Alıntılanan metin =>

:::

Kaos, imtihan ve ümit
Günümüzde hâdiseler, sırf dış yüzleri itibarıyla değerlendirilmekte; sürekli korku, telâş, endişe ve ürperten bir belirsizlik var olup-biten her işte. Niyetler olabildiğine karanlık, söz ve davranışlar aldatıcı, emeller hırsların güdümünde ve şu koca dünya fevkalâde hassas dengeler üzerindeki o iğreti duruşuyla birkaç macerapereste emanet. Kimin ne yaptığı, ne yapacağı belli değil; arzular başka, sözler-vaatler başka; aldatan aldatana. Kimse inanmasa da, öldürenler ve ezenler bir sürü bahane uydurabiliyor; mazlum ve mağdurlar ise olup biten şeylerden bütün bütün habersiz. Ölene şehit diyorlar, kalana da gazi. Aslında bunlarla teselli olmak için de imana ihtiyaç var. Böyle bir desteği olmayanlar da ödüllerle, madalyalarla avutuluyor.
Bunların yanında, gözleri fizik ötesi âlemlere açık, başları mumlar gibi önlerinde ve gönüllerinden kopup gelen çığlıklarla Hakk’a arz-ı hâl edenlerin sayısı da az değil. İmanları sağlam, ümitleri pek, her işlerini hesaba bağlı götüren, hesapları da tam bu insanlar, hâdiselerin sadece dış yüzlerine bakarak ve her şeyi hâle sıkıştırarak değil; varlığı, varlık içinde de kendilerini doğru okuyarak, doğru yorumlayarak onları maddî-mânevî bütün derinlikleriyle ve bir küll halinde mütalâa ediyor; çirkin gibi görülen şeylerin arkasındaki güzellikleri de seziyor; ızdıraplara terettüp eden ledünnî zevkleri duyuyor ve sürekli musibet kâselerinden kevserler yudumluyorlar.
Hayır rengini alan şerler
Aslında, nâhoş görünen her ilâhî icraatın gizli bir kısım güzel yanları da var; evet bazen öyle ilâhî iş ve faaliyetler oluyor ki, dış yüzleri itibarıyla insan onlarda hiçbir güzellik göremiyor; ama iç yüzleri, neticeleri ve herkese, her şeye bakan farklı yanları itibarıyla bunlar o kadar yerinde ve nefistirler ki, bunu böyle görüp sezebilenler, ah-of yerine, “Dahası olamaz.” deyip hayranlık izhar ediyorlar.

:::

Veri bölümü =>

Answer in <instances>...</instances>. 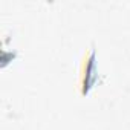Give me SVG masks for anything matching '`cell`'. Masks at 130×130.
Masks as SVG:
<instances>
[{
	"mask_svg": "<svg viewBox=\"0 0 130 130\" xmlns=\"http://www.w3.org/2000/svg\"><path fill=\"white\" fill-rule=\"evenodd\" d=\"M80 87H81V93L86 95L95 84V72H96V66H95V52L93 49H89L87 54H84L83 61H81V71H80Z\"/></svg>",
	"mask_w": 130,
	"mask_h": 130,
	"instance_id": "obj_1",
	"label": "cell"
}]
</instances>
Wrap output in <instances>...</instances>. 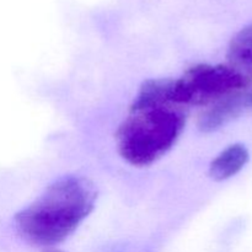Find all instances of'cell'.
<instances>
[{
    "label": "cell",
    "mask_w": 252,
    "mask_h": 252,
    "mask_svg": "<svg viewBox=\"0 0 252 252\" xmlns=\"http://www.w3.org/2000/svg\"><path fill=\"white\" fill-rule=\"evenodd\" d=\"M97 189L90 179L65 175L52 182L43 193L15 216L17 233L39 248H54L68 239L90 216Z\"/></svg>",
    "instance_id": "cell-1"
},
{
    "label": "cell",
    "mask_w": 252,
    "mask_h": 252,
    "mask_svg": "<svg viewBox=\"0 0 252 252\" xmlns=\"http://www.w3.org/2000/svg\"><path fill=\"white\" fill-rule=\"evenodd\" d=\"M189 110L159 94L139 90L116 133L120 155L132 166L147 167L172 149L185 129Z\"/></svg>",
    "instance_id": "cell-2"
},
{
    "label": "cell",
    "mask_w": 252,
    "mask_h": 252,
    "mask_svg": "<svg viewBox=\"0 0 252 252\" xmlns=\"http://www.w3.org/2000/svg\"><path fill=\"white\" fill-rule=\"evenodd\" d=\"M252 73L230 64H196L172 81V101L189 110L191 106L208 107L230 94L249 88Z\"/></svg>",
    "instance_id": "cell-3"
},
{
    "label": "cell",
    "mask_w": 252,
    "mask_h": 252,
    "mask_svg": "<svg viewBox=\"0 0 252 252\" xmlns=\"http://www.w3.org/2000/svg\"><path fill=\"white\" fill-rule=\"evenodd\" d=\"M250 108H252V93L249 86L230 94L204 108L198 116L197 127L203 133L216 132L231 121L236 120Z\"/></svg>",
    "instance_id": "cell-4"
},
{
    "label": "cell",
    "mask_w": 252,
    "mask_h": 252,
    "mask_svg": "<svg viewBox=\"0 0 252 252\" xmlns=\"http://www.w3.org/2000/svg\"><path fill=\"white\" fill-rule=\"evenodd\" d=\"M250 159V153L244 144L229 145L217 155L209 165V176L214 181H225L231 179L245 167Z\"/></svg>",
    "instance_id": "cell-5"
},
{
    "label": "cell",
    "mask_w": 252,
    "mask_h": 252,
    "mask_svg": "<svg viewBox=\"0 0 252 252\" xmlns=\"http://www.w3.org/2000/svg\"><path fill=\"white\" fill-rule=\"evenodd\" d=\"M229 64L244 71L252 70V22L236 32L228 47Z\"/></svg>",
    "instance_id": "cell-6"
},
{
    "label": "cell",
    "mask_w": 252,
    "mask_h": 252,
    "mask_svg": "<svg viewBox=\"0 0 252 252\" xmlns=\"http://www.w3.org/2000/svg\"><path fill=\"white\" fill-rule=\"evenodd\" d=\"M42 252H65V251L59 250V249H56V248H47V249H44Z\"/></svg>",
    "instance_id": "cell-7"
},
{
    "label": "cell",
    "mask_w": 252,
    "mask_h": 252,
    "mask_svg": "<svg viewBox=\"0 0 252 252\" xmlns=\"http://www.w3.org/2000/svg\"><path fill=\"white\" fill-rule=\"evenodd\" d=\"M251 89H252V88H251Z\"/></svg>",
    "instance_id": "cell-8"
}]
</instances>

:::

Alıştırma yönergeleri =>
A. Alıntılanan metni "Bunların yanında, gözleri" sözlerinin geçtiği yerden başlatıp "kâselerinden kevserler yudumluyorlar." sözlerinden sonra bitirerek yeniden yazın ve bu bölümde "kevserler" yerine "şerbetler" koyarak güncelleyin.
B. Alıntılanan metni, son cümlesinin ardından gelecek şekilde sürdürün.
Bu işte satırların hiçbir rolü yoktur.

Görev cevapları =>
A.
Bunların yanında, gözleri fizik ötesi âlemlere açık, başları mumlar gibi önlerinde ve gönüllerinden kopup gelen çığlıklarla Hakk’a arz-ı hâl edenlerin sayısı da az değil. İmanları sağlam, ümitleri pek, her işlerini hesaba bağlı götüren, hesapları da tam bu insanlar, hâdiselerin sadece dış yüzlerine bakarak ve her şeyi hâle sıkıştırarak değil; varlığı, varlık içinde de kendilerini doğru okuyarak, doğru yorumlayarak onları maddî-mânevî bütün derinlikleriyle ve bir küll halinde mütalâa ediyor; çirkin gibi görülen şeylerin arkasındaki güzellikleri de seziyor; ızdıraplara terettüp eden ledünnî zevkleri duyuyor ve sürekli musibet kâselerinden şerbetler yudumluyorlar.

B.
Gökte ve yerde ne varsa hepsinin, ilmî bir programa göre Yaratan’ın meşîetine bağlı cereyan ettiğini sezip anlayanlar, her şeyi daha farklı görür ve daha farklı değerlendirirler. Onların ufkunda guruplar tulû televvünlü, felaketler saadet renkli, elemler muvaffakiyet edalı, elde olmayan mazlumiyet ve mağduriyetler de müstakbel mutlulukların vesilesidir. Onlar, hâdiselerin o ekşi çehrelerinden daha çok gülen yüzüne bakar ve olayların acı yanları yanında tatlı taraflarını da görmeye çalışırlar. Dolayısıyla da, onların o aydınlık dimağlarında, yerinde toprak altın kesilir; zehir, şeker-şerbet olur; tipi-boran rahmet rengine bürünür; elemler emellerin koridorları hâline gelir ve ızdıraplar da birer doğum sancısına dönüşür.
Şerler, böylelerinin atmosferinde hayır rengini alır; ızdırap ve acılar da onların saflaşıp özlerine ermelerini netice verir. Havaların kararması, ortamın yaşanmaz hâle gelmesi onların gerilimlerini artırarak daha bir teyakkuza sevk eder. Zalimlerin zulmü, müstebitlerin ardı arkası kesilmeyen dayatmaları, aleyhlerinde komploları komploların takip etmesi ve bir ölçüde sebeplerin sukûtuyla çarelerin bütün bütün bitmesi onları daha bir yürekten Çaresizler Çaresi’ne yönlendirir ve kendi kendilerine: “Nâçâr kaldığın yerde / Nâgâh açar ol perde / Derman olur her derde” (İ. Hakkı) der; her şeyi daha iyi okur, daha iyi değerlendirir ve kaybetmeler kuşağında iç içe kazançlar yaşarlar.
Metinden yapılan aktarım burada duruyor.